Reputation: 209
Is there a way to get the kernel execution time in nvprof like for a metric?
for example, to get the dram read transactions I type:
nvprof --metrics dram_read_transactions ./myprogram
My question is: is there something like
nvprof --metrics execution_time ./myprogram
I would like to collect a small set of metrics in one command line instead of having to use
nvprof ./myprogram
as a separate command.
Upvotes: 3
Views: 3139
Reputation: 132240
You should read this post on nVIDIA's "CUDA Pro Tip" blog:
CUDA Pro Tip: nvprof is Your Handy Universal GPU Profiler
It walks you through some basics of how to use nvprof
to profile and time your application.

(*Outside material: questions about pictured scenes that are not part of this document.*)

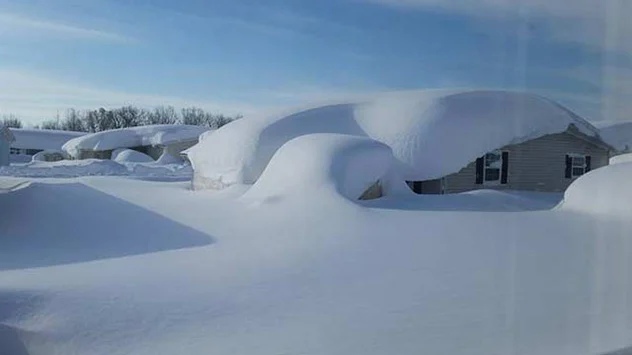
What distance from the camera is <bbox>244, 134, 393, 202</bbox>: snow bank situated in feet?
38.9

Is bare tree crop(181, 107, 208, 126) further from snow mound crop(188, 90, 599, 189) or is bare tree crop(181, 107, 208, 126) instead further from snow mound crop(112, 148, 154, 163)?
snow mound crop(188, 90, 599, 189)

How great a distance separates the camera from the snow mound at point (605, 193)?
10.8 meters

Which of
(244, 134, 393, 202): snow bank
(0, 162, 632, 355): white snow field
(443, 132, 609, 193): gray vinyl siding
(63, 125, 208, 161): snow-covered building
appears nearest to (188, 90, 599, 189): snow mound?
(443, 132, 609, 193): gray vinyl siding

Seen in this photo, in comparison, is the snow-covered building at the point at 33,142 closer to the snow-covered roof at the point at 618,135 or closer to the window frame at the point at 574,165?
the window frame at the point at 574,165

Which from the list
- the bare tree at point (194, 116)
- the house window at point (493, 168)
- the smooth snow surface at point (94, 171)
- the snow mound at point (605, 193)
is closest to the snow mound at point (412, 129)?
the house window at point (493, 168)

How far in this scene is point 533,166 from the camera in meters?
19.6

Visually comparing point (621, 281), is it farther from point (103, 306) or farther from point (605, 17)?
point (103, 306)

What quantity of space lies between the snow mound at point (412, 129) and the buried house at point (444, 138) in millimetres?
30

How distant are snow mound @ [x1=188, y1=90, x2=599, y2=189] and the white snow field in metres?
5.25

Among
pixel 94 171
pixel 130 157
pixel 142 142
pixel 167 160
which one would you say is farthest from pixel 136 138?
pixel 94 171

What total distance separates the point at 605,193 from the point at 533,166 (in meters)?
8.25

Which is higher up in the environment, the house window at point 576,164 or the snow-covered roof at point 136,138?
the snow-covered roof at point 136,138

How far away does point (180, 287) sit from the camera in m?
5.64

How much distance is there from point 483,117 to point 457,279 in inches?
521
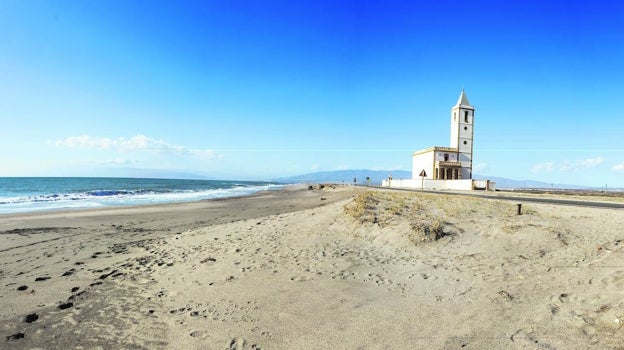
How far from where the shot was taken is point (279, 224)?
12.8 metres

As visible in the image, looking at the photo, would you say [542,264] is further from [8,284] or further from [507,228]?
[8,284]

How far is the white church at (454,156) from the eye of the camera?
4999 cm

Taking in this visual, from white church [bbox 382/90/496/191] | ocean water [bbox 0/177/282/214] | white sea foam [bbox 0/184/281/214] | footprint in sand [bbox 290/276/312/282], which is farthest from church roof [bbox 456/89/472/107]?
footprint in sand [bbox 290/276/312/282]

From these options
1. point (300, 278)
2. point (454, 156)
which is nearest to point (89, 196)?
point (300, 278)

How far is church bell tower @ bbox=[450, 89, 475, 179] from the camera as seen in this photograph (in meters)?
52.4

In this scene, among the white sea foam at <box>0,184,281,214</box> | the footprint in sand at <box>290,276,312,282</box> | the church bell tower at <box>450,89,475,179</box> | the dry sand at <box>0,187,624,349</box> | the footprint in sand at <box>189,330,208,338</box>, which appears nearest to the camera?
the dry sand at <box>0,187,624,349</box>

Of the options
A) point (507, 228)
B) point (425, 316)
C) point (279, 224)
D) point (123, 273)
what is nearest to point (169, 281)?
point (123, 273)

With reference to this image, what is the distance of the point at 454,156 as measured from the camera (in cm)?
5178

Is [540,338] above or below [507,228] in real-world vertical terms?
below

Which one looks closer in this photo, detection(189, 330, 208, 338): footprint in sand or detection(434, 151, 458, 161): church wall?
detection(189, 330, 208, 338): footprint in sand

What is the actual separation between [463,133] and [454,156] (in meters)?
4.82

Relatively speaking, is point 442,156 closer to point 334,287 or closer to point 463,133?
point 463,133

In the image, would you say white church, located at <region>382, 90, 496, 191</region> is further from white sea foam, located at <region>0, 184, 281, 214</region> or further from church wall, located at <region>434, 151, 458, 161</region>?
white sea foam, located at <region>0, 184, 281, 214</region>

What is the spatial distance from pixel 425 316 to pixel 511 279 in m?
2.41
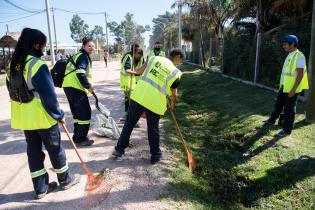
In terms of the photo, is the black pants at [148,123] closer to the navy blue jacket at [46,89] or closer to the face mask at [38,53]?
the navy blue jacket at [46,89]

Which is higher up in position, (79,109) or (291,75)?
(291,75)

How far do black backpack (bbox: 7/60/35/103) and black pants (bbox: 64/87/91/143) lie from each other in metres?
1.77

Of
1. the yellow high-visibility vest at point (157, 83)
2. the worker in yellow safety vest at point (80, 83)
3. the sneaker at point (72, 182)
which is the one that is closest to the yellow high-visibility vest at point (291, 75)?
the yellow high-visibility vest at point (157, 83)

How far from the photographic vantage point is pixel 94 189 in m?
3.87

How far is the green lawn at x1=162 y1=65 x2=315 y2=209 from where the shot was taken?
13.2 feet

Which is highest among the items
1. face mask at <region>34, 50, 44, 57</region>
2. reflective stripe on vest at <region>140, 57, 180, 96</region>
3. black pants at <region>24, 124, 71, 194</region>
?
face mask at <region>34, 50, 44, 57</region>

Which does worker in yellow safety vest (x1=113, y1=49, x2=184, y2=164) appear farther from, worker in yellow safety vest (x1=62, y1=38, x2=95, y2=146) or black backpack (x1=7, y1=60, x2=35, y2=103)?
black backpack (x1=7, y1=60, x2=35, y2=103)

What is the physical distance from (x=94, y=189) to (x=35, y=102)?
1315 mm

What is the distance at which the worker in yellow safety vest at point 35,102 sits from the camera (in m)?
3.32

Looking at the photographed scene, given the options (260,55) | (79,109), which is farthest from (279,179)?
(260,55)

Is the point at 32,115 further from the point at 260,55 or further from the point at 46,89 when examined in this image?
the point at 260,55

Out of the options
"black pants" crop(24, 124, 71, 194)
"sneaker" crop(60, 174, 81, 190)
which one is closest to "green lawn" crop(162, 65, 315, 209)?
"sneaker" crop(60, 174, 81, 190)

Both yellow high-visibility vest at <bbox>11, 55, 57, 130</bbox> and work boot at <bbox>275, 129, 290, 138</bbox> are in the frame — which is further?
work boot at <bbox>275, 129, 290, 138</bbox>

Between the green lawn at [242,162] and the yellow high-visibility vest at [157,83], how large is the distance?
104 cm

Specifically, if you write something like:
nvprof --print-gpu-trace ./nbody --benchmark -numdevices=2 -i=1
(the example is for an n-body physics problem simulator), your output will include something like the following:
...
==4125== Profiling application: ./nbody --benchmark -numdevices=2 -i=1
==4125== Profiling result:
Start Duration Grid Size Block Size Regs* SSMem* DSMem* Size Throughput Device Context Stream Name
260.78ms 864ns - - - - - 4B 4.6296MB/s Tesla K20c (0) 2 2 [CUDA memcpy HtoD]
260.79ms 960ns - - - - - 4B 4.1667MB/s GeForce GTX 680 1 2 [CUDA memcpy HtoD]
260.93ms 896ns - - - - - 4B 4.4643MB/s Tesla K20c (0) 2 2 [CUDA memcpy HtoD]
260.94ms 672ns - - - - - 4B 5.9524MB/s GeForce GTX 680 1 2 [CUDA memcpy HtoD]
268.03ms 1.3120us - - - - - 8B 6.0976MB/s Tesla K20c (0) 2 2 [CUDA memcpy HtoD]
268.04ms 928ns - - - - - 8B 8.6207MB/s GeForce GTX 680 1 2 [CUDA memcpy HtoD]
268.19ms 864ns - - - - - 8B 9.2593MB/s Tesla K20c (0) 2 2 [CUDA memcpy HtoD]
268.19ms 800ns - - - - - 8B 10.000MB/s GeForce GTX 680 1 2 [CUDA memcpy HtoD]
274.59ms 2.2887ms (52 1 1) (256 1 1) 36 0B 4.0960KB - - Tesla K20c (0) 2 2 void integrateBodies(vec4::Type*, vec4::Type*, vec4::Type*, unsigned int, unsigned int, float, float, int) [242]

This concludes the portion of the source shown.